Megacolon (Hirschsprung disease)

  • Expectations: This is an uncommon complication, arising in, at most, 5-10% of affected individuals. It is only relevant in infancy and early childhood.
  • Monitoring: Clinical awareness that gastrointestinal symptoms such as chronic constipation may be more consequential in those with this disorder.
  • Intervention: Management as in others who develop Hirschsprung disease.

Malabsorption

  • Expectations: An unknown small minority of individuals have malabsorption resulting in chronic diarrhea, failure to thrive, etc. Celiac disease has also been reported.
  • Monitoring: Clinical awareness.
  • Intervention: Referral to gastroenterologist if needed.

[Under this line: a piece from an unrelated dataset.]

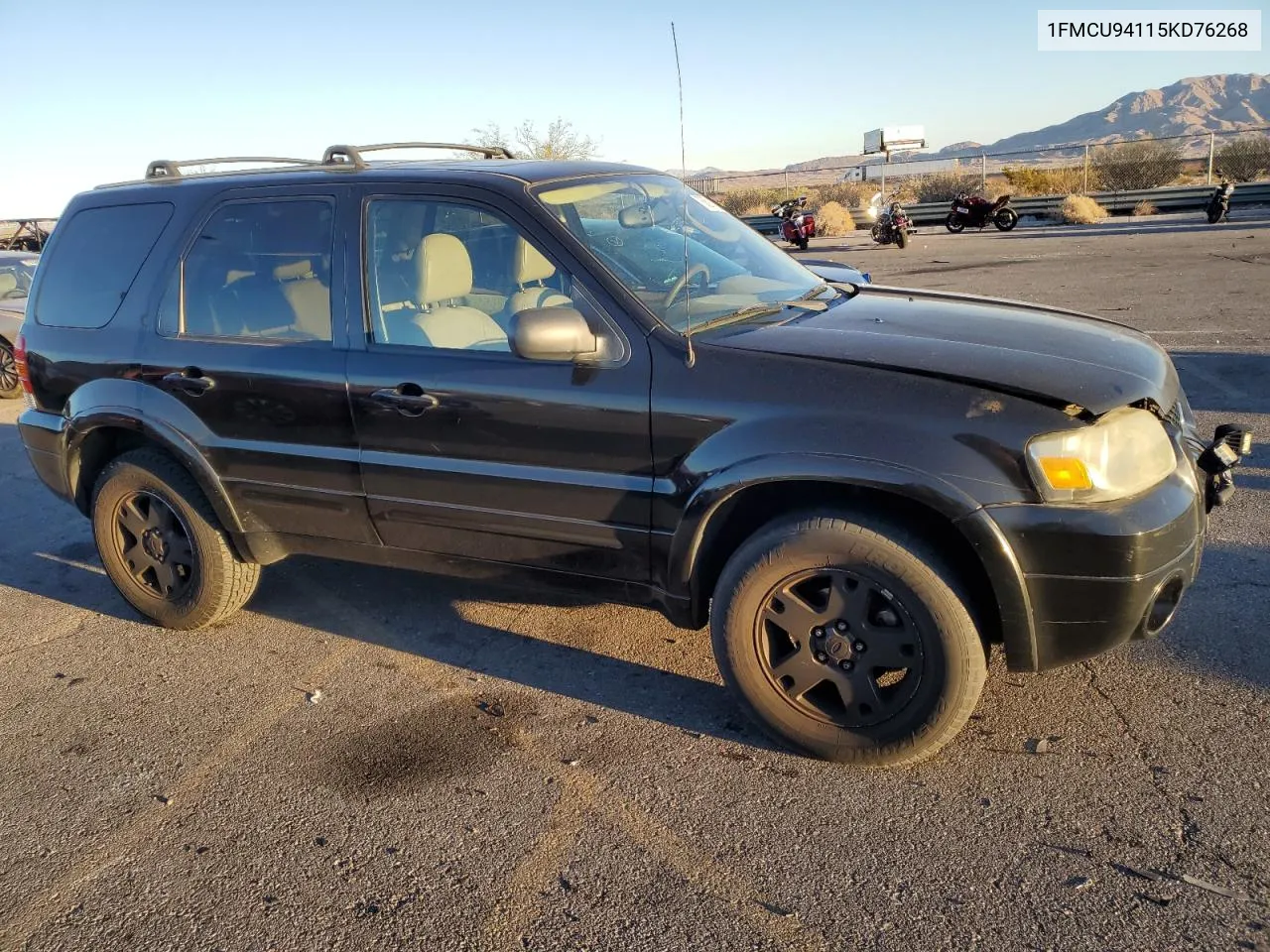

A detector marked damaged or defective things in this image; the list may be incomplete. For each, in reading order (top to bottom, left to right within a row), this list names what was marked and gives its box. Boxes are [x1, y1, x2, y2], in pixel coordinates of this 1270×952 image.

cracked asphalt [0, 211, 1264, 949]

Genetics and Molecular Biology 

Cartilage Hair Hypoplasia appears always to be caused by an autosomal recessive gene abnormality. This means that parents of an affected child will usually have a 25% chance that each subsequent child will be similarly affected. No one else in the family should have significantly increased risk. (About 3-5% of individuals from families with no other affected relatives have uniparental disomy of the region of chromosome 9 that houses the involved gene; in that instance recurrence risk is 0.)

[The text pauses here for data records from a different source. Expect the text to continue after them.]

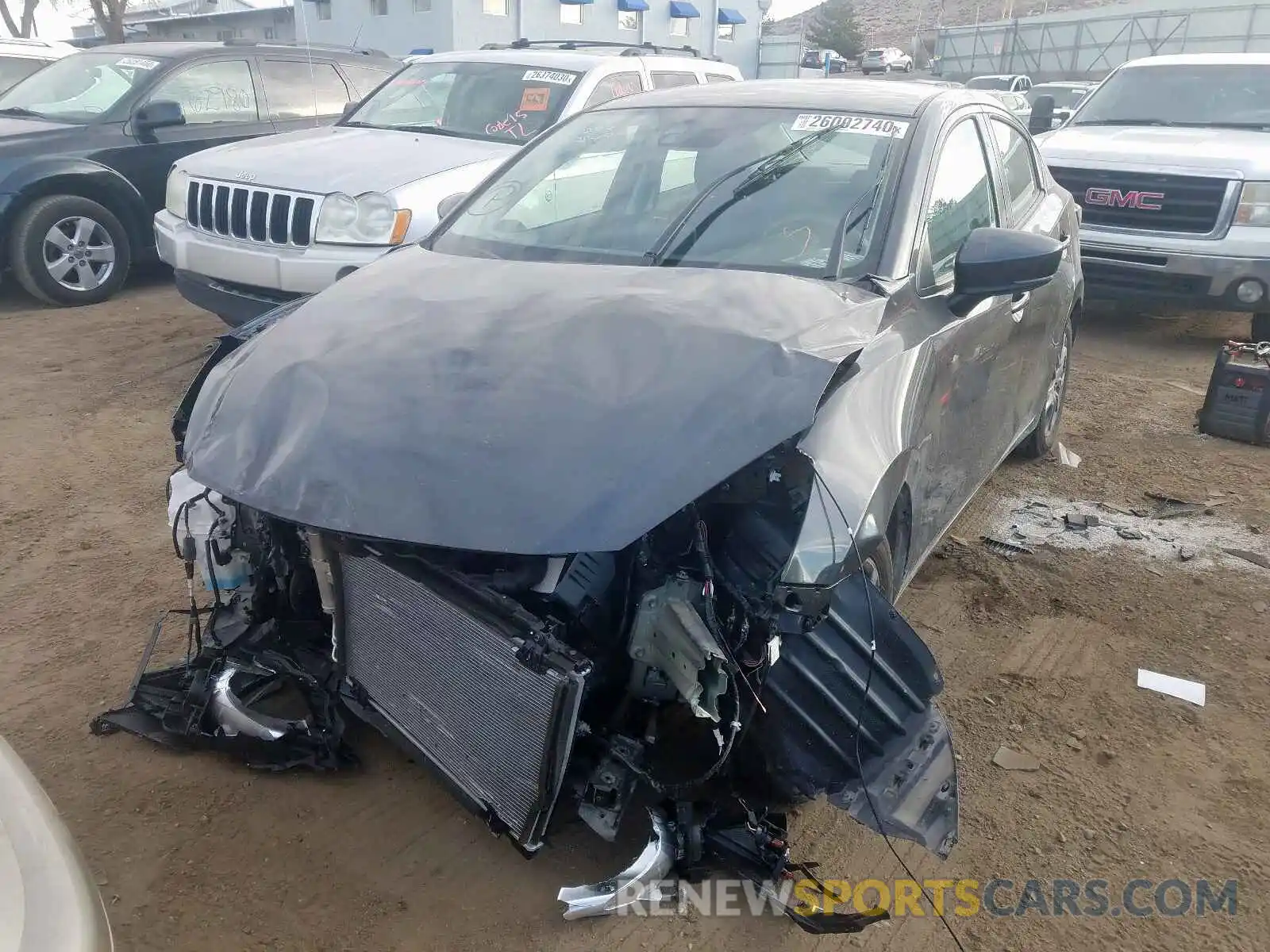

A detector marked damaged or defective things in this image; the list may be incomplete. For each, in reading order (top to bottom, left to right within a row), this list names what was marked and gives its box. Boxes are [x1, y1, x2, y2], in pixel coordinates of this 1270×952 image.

crushed car hood [176, 125, 518, 194]
crushed car hood [184, 250, 883, 555]
damaged gray sedan [96, 78, 1082, 934]
broken plastic trim [556, 807, 675, 919]
detached bumper part [556, 812, 675, 923]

Cartilage Hair Hypoplasia (CHH) is caused by mutations in the RMRP gene.  About 100 different mutations in this gene have been described. RMRP is located on chromosome 9p13.3 and codes for a component of the ribosomal complex (the RNA subunit of the RNase MRP complex); thus, CHH is part of a group of congenital disorders termed ribosomopathies. RMRP is involved in ribosomal assembly, telomere function, and cell cycle control Mutations in the same gene can cause other, related bone dysplasias including a nonspecific metaphyseal dysplasia and anauxetic dysplasia.

Gene testing is warranted if there is diagnostic uncertainty, if the family is concerned about recurrence risk (assessment for uniparental disomy), or if prenatal diagnosis by molecular means is desired. Although there is some genotype-phenotype correlations, this is not yet sufficiently precise to commend gene testing for that purpose.